──────── Data listing ────────

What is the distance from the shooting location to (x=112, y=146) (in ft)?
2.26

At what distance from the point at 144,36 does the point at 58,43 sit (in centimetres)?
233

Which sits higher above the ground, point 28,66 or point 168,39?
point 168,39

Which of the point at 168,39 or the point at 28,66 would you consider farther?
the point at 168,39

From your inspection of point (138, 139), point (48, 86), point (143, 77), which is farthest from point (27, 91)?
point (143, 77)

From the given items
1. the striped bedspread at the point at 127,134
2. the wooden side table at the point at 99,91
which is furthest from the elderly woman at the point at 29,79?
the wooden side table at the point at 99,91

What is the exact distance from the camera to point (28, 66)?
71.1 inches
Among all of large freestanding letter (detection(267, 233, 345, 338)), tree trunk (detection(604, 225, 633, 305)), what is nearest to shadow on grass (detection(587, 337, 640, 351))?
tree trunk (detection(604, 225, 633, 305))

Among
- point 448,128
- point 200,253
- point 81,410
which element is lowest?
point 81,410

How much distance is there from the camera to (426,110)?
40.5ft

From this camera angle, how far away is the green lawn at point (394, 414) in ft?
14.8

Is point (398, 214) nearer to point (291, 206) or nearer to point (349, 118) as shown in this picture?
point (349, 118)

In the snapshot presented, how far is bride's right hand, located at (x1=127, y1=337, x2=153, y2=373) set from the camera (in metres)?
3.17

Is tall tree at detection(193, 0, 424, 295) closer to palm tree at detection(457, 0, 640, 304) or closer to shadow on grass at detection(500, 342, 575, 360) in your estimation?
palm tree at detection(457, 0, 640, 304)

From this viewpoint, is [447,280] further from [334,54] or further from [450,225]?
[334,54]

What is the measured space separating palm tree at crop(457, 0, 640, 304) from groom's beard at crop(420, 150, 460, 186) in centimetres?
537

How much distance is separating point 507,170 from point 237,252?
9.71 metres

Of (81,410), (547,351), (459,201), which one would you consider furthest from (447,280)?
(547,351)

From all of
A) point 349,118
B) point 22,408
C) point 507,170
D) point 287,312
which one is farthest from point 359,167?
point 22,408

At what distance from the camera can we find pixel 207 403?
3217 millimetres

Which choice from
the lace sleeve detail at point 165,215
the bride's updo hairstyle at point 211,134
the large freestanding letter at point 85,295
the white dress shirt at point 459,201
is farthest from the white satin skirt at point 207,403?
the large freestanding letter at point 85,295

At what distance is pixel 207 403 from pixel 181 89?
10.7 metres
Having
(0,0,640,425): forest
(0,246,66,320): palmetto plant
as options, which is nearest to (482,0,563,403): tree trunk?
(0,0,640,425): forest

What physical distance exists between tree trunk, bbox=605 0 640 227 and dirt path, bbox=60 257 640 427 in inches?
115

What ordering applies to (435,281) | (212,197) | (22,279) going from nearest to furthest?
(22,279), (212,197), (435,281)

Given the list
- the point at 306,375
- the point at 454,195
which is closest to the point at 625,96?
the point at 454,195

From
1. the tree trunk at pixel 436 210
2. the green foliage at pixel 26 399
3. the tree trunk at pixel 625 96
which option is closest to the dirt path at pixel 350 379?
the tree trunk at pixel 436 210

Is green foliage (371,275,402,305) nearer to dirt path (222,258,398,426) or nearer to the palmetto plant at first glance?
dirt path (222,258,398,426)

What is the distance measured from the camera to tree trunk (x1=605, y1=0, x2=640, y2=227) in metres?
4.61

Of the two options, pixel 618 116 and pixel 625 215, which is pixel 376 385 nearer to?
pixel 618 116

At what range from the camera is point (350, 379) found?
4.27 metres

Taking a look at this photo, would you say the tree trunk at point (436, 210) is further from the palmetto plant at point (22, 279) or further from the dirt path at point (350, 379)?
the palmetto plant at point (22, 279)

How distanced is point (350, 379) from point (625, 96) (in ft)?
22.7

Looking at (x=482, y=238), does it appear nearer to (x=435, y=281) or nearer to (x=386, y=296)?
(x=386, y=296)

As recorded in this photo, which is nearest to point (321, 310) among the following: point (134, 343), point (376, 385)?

────────

▶ Task directions: Reproduce every line above without any change, from the line containing "Which sits higher" down to the line containing "71.1 inches", including both of those lines.

▶ Response below:
Which sits higher above the ground, point 28,66 or point 168,39?
point 168,39

Which of the point at 168,39 or the point at 28,66 would you consider farther?
the point at 168,39

From your inspection of point (138, 139), point (48, 86), point (143, 77), which is farthest from point (27, 91)?
point (143, 77)

From the given items
1. the striped bedspread at the point at 127,134
2. the wooden side table at the point at 99,91
which is furthest from the elderly woman at the point at 29,79?
the wooden side table at the point at 99,91

What is the exact distance from the camera to point (28, 66)?
71.1 inches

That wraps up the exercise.